As we have seen, many of us, within the Montgomery Pass Wild Horse Territory, wild horses eventually learned to avoid the high, rugged terrain optimal for Cougar predation, preferring the open lowlands where cougars were less effective. Once again, we see the evolutionary adaptation of the wild horses (their survival skills PZP-GONACON, and other experimentation will definitively take-away from them, which obviously equates to total-ignorance at its worst!), the horses figured out how to evade mountain lions. As scientists noted, the clever horses will now “require more active management to assure habitat well-being.”
By active management, they mean continued horse round-ups and contraceptive measures. I would argue that there is another, albeit contentious, option necessary for the resolution of wild horse management.
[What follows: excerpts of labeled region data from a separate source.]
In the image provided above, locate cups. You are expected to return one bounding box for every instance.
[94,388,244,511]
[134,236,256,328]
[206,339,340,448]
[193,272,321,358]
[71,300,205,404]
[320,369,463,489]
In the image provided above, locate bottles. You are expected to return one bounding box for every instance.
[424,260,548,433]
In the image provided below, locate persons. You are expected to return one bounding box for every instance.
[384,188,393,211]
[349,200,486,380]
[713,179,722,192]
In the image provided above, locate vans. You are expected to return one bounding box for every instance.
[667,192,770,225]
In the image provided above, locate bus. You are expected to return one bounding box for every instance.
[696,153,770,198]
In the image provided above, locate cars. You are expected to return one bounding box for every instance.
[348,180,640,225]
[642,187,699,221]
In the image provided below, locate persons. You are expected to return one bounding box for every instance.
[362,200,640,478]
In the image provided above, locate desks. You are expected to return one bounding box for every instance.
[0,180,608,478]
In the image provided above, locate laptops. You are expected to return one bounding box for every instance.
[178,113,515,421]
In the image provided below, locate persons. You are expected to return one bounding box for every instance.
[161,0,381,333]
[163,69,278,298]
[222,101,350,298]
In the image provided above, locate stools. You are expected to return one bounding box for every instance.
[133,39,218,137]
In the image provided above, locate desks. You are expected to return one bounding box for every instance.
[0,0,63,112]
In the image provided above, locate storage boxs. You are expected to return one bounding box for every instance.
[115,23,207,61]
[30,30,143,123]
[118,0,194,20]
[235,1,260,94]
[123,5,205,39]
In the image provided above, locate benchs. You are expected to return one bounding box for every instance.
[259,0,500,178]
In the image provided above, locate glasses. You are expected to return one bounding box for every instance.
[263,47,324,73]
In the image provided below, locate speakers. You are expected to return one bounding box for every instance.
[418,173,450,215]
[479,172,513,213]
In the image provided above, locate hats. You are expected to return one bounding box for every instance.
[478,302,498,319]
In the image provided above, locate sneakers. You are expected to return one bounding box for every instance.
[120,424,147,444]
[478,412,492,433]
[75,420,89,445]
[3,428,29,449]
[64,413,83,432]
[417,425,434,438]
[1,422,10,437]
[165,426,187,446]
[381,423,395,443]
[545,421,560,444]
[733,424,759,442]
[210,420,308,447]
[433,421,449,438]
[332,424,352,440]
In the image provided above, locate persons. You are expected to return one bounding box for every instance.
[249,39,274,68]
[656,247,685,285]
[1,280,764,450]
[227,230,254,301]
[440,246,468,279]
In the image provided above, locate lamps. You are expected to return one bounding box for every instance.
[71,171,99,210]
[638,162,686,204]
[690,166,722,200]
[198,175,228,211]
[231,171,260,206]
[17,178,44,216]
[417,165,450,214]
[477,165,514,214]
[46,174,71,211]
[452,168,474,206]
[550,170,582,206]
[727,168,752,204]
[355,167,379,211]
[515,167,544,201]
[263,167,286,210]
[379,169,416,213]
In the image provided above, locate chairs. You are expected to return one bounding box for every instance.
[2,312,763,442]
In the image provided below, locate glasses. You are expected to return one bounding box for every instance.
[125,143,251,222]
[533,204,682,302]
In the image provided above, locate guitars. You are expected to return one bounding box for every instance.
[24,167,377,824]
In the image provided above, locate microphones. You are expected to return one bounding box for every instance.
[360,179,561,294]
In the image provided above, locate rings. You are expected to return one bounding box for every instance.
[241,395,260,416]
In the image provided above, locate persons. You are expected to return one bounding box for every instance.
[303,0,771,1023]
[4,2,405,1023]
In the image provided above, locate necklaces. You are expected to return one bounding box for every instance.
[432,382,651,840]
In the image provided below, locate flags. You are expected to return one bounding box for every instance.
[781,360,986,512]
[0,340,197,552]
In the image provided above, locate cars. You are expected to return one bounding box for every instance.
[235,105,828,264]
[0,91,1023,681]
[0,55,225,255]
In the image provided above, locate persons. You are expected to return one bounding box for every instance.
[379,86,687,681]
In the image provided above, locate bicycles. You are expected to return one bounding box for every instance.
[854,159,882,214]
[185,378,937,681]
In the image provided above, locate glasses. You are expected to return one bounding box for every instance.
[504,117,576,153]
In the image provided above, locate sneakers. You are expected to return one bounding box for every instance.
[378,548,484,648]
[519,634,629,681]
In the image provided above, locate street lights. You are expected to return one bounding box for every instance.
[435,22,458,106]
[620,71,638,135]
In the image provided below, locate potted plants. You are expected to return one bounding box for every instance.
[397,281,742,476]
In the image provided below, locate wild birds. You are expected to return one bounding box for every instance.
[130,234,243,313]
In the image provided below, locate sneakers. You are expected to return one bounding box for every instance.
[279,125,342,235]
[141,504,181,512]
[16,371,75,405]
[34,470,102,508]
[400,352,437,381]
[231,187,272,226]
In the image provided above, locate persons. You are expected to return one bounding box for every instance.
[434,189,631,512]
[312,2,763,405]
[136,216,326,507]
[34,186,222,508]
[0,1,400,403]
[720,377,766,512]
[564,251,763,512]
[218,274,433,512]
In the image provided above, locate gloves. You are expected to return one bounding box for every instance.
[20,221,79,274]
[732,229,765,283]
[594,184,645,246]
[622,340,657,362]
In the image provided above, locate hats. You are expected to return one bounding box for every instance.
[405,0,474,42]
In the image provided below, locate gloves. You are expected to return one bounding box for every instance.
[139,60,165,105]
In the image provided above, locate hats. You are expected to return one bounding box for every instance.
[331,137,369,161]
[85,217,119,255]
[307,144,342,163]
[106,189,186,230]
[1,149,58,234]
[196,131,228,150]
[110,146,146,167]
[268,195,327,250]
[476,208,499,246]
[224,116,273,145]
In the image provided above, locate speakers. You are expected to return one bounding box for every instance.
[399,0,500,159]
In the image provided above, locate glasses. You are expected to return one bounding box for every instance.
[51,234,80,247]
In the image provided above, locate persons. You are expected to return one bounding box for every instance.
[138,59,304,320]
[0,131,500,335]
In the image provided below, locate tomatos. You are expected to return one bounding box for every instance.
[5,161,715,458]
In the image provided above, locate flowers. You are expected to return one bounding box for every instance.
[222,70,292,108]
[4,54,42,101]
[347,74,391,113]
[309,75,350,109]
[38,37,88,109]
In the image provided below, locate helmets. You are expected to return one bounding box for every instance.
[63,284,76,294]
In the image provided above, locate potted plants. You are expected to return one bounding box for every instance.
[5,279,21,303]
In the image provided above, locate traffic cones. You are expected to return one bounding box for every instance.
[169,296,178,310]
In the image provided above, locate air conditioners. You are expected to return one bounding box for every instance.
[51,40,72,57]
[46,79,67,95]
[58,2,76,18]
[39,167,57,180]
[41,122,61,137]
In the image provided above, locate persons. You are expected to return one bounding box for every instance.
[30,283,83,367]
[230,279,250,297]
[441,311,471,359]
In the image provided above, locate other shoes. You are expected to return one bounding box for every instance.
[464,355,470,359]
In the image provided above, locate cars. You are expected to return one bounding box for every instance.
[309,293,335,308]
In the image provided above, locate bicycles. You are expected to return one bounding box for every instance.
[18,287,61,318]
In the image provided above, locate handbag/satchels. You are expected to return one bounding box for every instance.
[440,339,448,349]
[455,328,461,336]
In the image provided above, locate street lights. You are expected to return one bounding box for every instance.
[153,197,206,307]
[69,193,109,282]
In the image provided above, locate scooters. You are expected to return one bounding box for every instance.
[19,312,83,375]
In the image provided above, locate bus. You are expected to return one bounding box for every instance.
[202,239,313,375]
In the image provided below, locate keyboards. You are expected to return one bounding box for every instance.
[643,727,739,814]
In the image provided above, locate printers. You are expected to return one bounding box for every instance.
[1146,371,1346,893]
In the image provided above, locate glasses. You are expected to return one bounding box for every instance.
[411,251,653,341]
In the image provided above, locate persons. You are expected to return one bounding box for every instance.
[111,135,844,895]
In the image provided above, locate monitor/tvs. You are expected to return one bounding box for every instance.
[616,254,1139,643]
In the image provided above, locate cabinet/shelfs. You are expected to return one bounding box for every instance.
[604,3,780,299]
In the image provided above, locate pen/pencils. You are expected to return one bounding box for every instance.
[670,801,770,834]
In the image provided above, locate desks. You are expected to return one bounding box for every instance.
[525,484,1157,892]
Even though, an in-your-face evolutionary process is taking place, those who are inept, for profits mostly, want active-management control there – Yes, one cannot make this type of ignorance and bias up, and certainly misuse of our taxpayer money – and an abundant ignorance toward how wildlife and their ability to adapt, takes place. So we are confronted with an evolutionary process, yet our government states clearly, the wild horses did not evolve at all in the America’s – and yet here we are looking at the very evolutionary process unfold, and out government denies it – yet another argument “FOR” BLM-DOI-Forestry interference toward wildlife be discontinued – they are not managing our lands for wildlife, but primarily for themselves and industry!
We then move on toward a more diverse paradigm, necessary to establish Re-Growth of our Public Lands that have already been decimated by ignorance and bias. . . Mountain lions in the Great Basin would not be able to limit wild horse populations to a sustainable level on their own. Some researchers suggest that reestablishing a more complete suite of native carnivores through the reintroduction of gray wolves, in concert with supporting a naturally evolving mountain lion population, would provide the basis for an ecologically and economically sound, long-term solution. This approach would not only help stabilize wild horse populations, but would also greatly contribute to restoring native grasslands, woodlands, and forests.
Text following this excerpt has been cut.